Other messages with non-UTF-8 charset, i.e. iso-8859-1 are imported correctly.
Before I try to figure out the root of the problem by exploring the sources starting from script/import_scripts/mbox/support/indexer.rb, does anyone have an idea ? Could it be environmental and not in the code base ? Does this also happen when a user running in mailing list mode sends a reply with this encoding ?
I did a quick test and Email::Receiver seems to work fine. It converts the input to UTF-8. I can’t think of a reason why the encoding should be wrong afterwards.
[1] pry(main)> raw_email = File.read("/tmp/windows.txt");
[2] pry(main)> receiver = Email::Receiver.new(raw_email, convert_plaintext: true, skip_trimming: false);
[3] pry(main)> body = receiver.select_body;
[4] pry(main)> receiver.mail.charset
=> "windows-1252"
[5] pry(main)> body.first.encoding
=> #<Encoding:UTF-8>
[6] pry(main)> puts body.first;
cette réflexion me fait penser : y\-a\-il une obligation/raison \(en dehors du coup de maintenannce\) à avoir un même outil pour les 2 fonctionnalités \(interactions vs galerie\) ?
Thanks for the quick test: I would not know how to do it myself Could it be that something in the import container is missing ? I would very much like to reproduce what you did and explore from there.
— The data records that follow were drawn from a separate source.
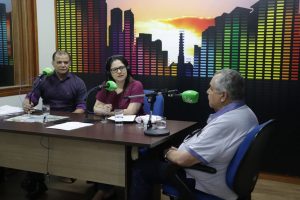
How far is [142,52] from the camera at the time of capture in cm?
389

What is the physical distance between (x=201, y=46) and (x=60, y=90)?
1485 millimetres

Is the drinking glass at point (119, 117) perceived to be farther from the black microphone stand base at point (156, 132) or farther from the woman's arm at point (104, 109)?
the black microphone stand base at point (156, 132)

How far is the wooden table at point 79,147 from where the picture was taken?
7.29 ft

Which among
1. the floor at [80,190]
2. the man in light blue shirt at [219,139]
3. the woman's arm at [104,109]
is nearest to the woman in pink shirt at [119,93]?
the woman's arm at [104,109]

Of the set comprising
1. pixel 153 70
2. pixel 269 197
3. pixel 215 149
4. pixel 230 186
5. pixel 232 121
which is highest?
pixel 153 70

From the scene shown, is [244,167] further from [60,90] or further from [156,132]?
[60,90]

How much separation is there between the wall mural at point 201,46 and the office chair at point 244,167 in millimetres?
1552

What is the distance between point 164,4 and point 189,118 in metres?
1.23

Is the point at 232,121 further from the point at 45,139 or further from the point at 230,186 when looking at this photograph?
the point at 45,139

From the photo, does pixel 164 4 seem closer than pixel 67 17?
Yes

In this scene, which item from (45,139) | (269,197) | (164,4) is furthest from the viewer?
(164,4)

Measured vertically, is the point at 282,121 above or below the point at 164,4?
below

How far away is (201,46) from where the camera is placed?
142 inches

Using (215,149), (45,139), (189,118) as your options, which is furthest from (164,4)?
(215,149)
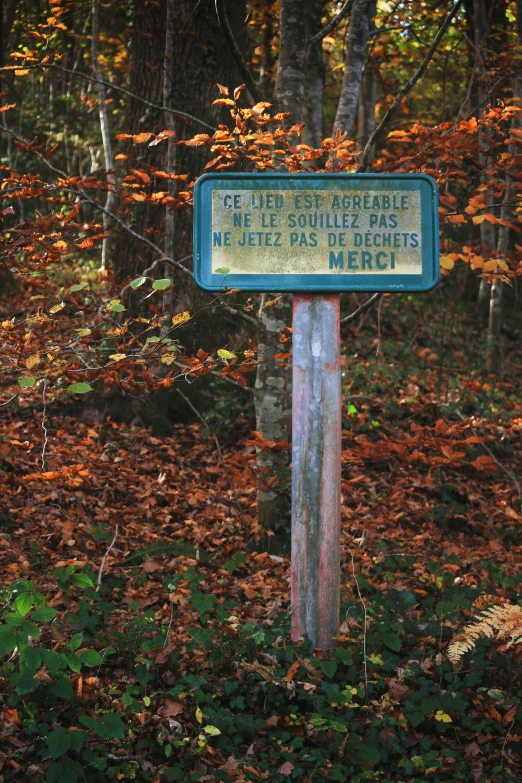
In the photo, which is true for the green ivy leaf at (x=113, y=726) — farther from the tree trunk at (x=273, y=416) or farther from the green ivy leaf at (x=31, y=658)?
the tree trunk at (x=273, y=416)

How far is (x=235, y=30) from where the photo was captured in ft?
26.3

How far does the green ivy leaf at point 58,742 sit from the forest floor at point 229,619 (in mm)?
12

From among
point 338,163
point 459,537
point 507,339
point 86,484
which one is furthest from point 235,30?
point 507,339

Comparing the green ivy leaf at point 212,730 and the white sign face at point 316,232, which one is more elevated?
the white sign face at point 316,232

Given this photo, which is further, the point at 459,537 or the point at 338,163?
the point at 459,537

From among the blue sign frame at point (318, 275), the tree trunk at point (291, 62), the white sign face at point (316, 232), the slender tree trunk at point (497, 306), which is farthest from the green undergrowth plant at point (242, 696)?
the slender tree trunk at point (497, 306)

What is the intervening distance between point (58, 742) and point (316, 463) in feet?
5.82

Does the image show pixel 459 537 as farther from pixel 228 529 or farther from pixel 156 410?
pixel 156 410

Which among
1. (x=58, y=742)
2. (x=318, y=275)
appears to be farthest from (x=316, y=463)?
(x=58, y=742)

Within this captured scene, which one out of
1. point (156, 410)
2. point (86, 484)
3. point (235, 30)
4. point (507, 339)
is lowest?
point (86, 484)

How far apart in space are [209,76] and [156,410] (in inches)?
139

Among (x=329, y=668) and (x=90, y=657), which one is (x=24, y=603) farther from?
(x=329, y=668)

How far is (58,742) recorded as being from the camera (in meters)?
3.00

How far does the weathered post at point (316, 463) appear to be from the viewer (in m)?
3.90
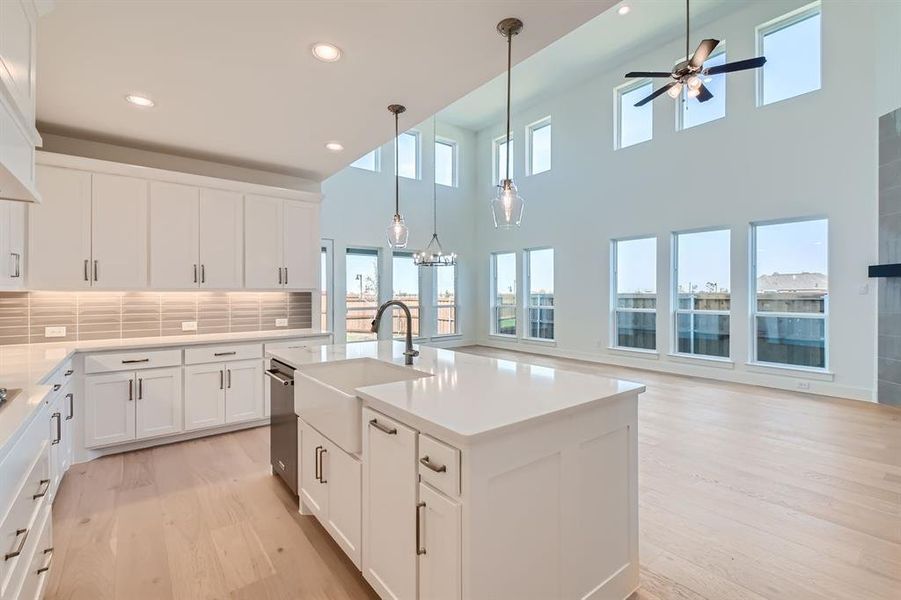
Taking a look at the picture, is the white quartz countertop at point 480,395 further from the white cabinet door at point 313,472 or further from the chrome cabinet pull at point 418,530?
the white cabinet door at point 313,472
If I don’t find anything I’ll provide instructions to reproduce the problem using the mbox import procedure with an inbox containing just this one mail.
I get the same results as you did so the problem is not there. I’ll run an import with this mail alone and a new category to verify this is not a side effect of some kind.
Or the difference is in how the message is extracted from the mbox file: this is where the code path is different. The above raw_email = File.read("/tmp/windows.mbox") is different from splitting the file with regexps and maybe that’s where things go wrong.
And indeed, adding File.open('/tmp/message.txt', 'w') { |file| file.write(receiver.raw_email) } after this line produces the following file, which is different from the original file.
line.scrub is responsible for transforming the content into something that’s different from the original. If removed, the regexp fails with:
...
1: from /var/www/discourse/script/import_scripts/mbox/support/indexer.rb:174:in `block in each_mail'
/var/www/discourse/script/import_scripts/mbox/support/indexer.rb:174:in `=~': invalid byte sequence in UTF-8 (ArgumentError)
Because it is not UTF-8, indeed
Any idea how this should be resolved ? Maybe a first pass on the mail headers only looking for the charset ? There seems to be a and problem here.